## Applied Statistics Lesson of the Day – Notation for Fractional Factorial Designs

Fractional factorial designs use the $L^{F-p}$ notation; unfortunately, this notation is not clearly explained in most textbooks or web sites about experimental design.  I hope that my explanation below is useful.

• $L$ is the number of levels in each factor; note that the $L^{F-p}$ notation assumes that all factors have the same number of levels.
• If a factor has 2 levels, then the levels are usually coded as $+1$ and $-1$.
• If a factor has 3 levels, then the levels are usually coded as $+1$, $0$, and $-1$.
• $F$ is the number of factors in the experiment
• $p$ is the number of times that the full factorial design is fractionated by $L$.  This number is badly explained by most textbooks and web sites that I have seen, because they simply say that $p$ is the fraction – this is confusing, because a fraction has a numerator and a denominator, and $p$ is just 1 number.  To clarify,
• the fraction is $L^{-p}$
• the number of treatments in the fractional factorial design is $L^{-p}$ multiplied by the total possible number of treatments in the full factorial design, which is $L^F$.

If all $L^F$ possible treatments are used in the experiment, then a full factorial design is used.  If a fractional factorial design is used instead, then $L^{-p}$ denotes the fraction of the $L^F$ treatments that is used.

Most factorial experiments use binary factors (i.e. factors with 2 levels, $L = 2$).  Thus,

• if $p = 1$, then the fraction of treatments that is used is $2^{-1} = 1/2$.
• if $p = 2$, then the fraction of treatments that is used is $2^{-2} = 1/4$.

This is why

• a $2^{F-1}$ design is often called a half-fraction design.
• a $2^{F-2}$ design is often called a quarter-fraction design.

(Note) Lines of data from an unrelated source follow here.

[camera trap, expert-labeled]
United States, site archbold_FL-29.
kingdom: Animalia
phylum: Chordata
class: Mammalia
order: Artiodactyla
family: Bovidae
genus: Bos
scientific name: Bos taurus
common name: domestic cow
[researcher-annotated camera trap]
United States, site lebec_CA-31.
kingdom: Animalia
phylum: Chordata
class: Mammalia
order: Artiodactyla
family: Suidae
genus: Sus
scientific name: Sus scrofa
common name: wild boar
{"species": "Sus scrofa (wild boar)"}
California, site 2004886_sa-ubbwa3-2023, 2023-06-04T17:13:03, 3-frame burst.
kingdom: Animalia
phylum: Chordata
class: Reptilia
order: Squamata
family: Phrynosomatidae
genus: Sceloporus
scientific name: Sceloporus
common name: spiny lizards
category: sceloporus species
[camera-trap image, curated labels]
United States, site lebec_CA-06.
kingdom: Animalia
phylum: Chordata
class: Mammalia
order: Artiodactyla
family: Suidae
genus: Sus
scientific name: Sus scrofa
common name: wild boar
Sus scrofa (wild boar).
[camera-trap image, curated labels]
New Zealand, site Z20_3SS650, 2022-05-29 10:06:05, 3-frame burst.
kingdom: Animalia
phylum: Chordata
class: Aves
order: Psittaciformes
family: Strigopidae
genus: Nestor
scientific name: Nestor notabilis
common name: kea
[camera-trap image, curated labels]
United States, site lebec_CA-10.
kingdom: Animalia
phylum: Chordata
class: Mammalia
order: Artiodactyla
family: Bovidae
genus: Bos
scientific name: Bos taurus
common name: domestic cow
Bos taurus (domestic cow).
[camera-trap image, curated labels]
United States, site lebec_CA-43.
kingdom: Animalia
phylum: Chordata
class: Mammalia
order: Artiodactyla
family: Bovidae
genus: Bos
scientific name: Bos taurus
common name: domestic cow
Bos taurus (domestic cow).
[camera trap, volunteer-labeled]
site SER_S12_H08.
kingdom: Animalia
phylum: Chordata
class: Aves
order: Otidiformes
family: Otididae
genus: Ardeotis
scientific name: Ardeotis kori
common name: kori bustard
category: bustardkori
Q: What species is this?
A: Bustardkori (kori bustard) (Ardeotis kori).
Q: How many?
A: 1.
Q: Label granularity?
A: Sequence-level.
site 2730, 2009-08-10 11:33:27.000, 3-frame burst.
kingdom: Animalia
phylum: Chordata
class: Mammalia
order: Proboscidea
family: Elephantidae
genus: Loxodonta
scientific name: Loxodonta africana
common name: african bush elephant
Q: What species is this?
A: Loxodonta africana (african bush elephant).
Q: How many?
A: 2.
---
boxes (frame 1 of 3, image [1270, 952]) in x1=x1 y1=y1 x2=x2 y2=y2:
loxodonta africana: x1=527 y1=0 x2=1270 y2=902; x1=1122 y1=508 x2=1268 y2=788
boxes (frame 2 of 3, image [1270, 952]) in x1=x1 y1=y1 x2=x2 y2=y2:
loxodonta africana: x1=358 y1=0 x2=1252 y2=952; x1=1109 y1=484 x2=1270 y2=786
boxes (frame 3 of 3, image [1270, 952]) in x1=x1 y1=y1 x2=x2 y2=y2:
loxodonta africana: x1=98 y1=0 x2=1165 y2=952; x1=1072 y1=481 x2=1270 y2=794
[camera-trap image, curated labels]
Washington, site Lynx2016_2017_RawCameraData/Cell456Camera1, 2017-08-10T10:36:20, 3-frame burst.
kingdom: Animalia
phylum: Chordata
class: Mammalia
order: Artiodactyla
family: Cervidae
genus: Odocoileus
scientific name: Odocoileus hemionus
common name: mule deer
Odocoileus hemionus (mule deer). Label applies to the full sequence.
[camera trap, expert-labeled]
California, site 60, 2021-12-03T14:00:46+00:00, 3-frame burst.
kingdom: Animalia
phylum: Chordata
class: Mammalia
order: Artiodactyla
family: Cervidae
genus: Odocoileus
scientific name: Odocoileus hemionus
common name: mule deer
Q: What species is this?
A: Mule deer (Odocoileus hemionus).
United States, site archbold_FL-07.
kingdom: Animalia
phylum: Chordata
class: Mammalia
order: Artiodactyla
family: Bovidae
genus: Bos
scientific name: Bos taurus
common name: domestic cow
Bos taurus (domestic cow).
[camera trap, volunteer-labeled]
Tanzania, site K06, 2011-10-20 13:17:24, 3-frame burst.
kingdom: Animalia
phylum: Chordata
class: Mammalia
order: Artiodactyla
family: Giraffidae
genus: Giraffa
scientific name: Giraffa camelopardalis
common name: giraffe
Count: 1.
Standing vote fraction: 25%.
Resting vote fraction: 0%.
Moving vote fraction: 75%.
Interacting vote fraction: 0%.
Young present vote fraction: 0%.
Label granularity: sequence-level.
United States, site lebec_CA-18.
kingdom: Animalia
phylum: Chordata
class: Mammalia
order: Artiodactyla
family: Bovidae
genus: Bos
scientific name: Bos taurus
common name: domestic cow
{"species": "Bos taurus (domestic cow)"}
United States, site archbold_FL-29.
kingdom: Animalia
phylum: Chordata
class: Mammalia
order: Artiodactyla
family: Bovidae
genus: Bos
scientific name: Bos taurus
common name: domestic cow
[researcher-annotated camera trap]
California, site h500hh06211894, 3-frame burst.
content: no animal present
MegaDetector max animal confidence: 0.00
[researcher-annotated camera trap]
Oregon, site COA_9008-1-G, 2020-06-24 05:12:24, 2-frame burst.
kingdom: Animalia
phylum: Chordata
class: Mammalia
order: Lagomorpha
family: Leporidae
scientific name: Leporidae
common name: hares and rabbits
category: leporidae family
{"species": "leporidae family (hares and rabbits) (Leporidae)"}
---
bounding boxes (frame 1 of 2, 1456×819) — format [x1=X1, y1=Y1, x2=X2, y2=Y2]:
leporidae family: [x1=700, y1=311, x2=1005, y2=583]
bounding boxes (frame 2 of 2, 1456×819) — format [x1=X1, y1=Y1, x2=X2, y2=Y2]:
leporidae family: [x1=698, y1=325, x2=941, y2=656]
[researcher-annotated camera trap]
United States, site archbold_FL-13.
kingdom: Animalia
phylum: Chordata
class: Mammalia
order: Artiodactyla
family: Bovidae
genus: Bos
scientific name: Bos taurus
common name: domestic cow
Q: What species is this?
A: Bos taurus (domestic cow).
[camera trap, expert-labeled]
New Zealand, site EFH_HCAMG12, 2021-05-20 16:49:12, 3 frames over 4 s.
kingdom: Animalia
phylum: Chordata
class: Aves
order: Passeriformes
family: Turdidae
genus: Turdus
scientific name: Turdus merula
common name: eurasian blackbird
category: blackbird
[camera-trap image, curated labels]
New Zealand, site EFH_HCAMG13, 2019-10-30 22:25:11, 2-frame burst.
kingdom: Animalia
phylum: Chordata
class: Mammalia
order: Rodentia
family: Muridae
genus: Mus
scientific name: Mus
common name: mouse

However, most sources that I have read do not bother to mention that $L$ can be greater than 2; experiments with 3-level factors are less frequent but still common.  Thus, the terms half-fraction design and half-quarter design only apply to binary factors.  If $L = 3$, then

• a $3^{F-1}$ design uses one-third of all possible treatments.
• a $3^{F-2}$ design uses one-ninth of all possible treatments.

## Applied Statistics Lesson of the Day – The Full Factorial Design

An experimenter may seek to determine the causal relationships between $G$ factors and the response, where $G > 1$.  On first instinct, you may be tempted to conduct $G$ separate experiments, each using the completely randomized design with 1 factor.  Often, however, it is possible to conduct 1 experiment with $G$ factors at the same time.  This is better than the first approach because

• it is faster
• it uses less resources to answer the same questions
• the interactions between the $G$ factors can be examined

Such an experiment requires the full factorial design; in this design, the treatments are all possible combinations of all levels of all factors.  After controlling for confounding variables and choosing the appropriate range and number of levels of the factor, the different treatments are applied to the different groups, and data on the resulting responses are collected.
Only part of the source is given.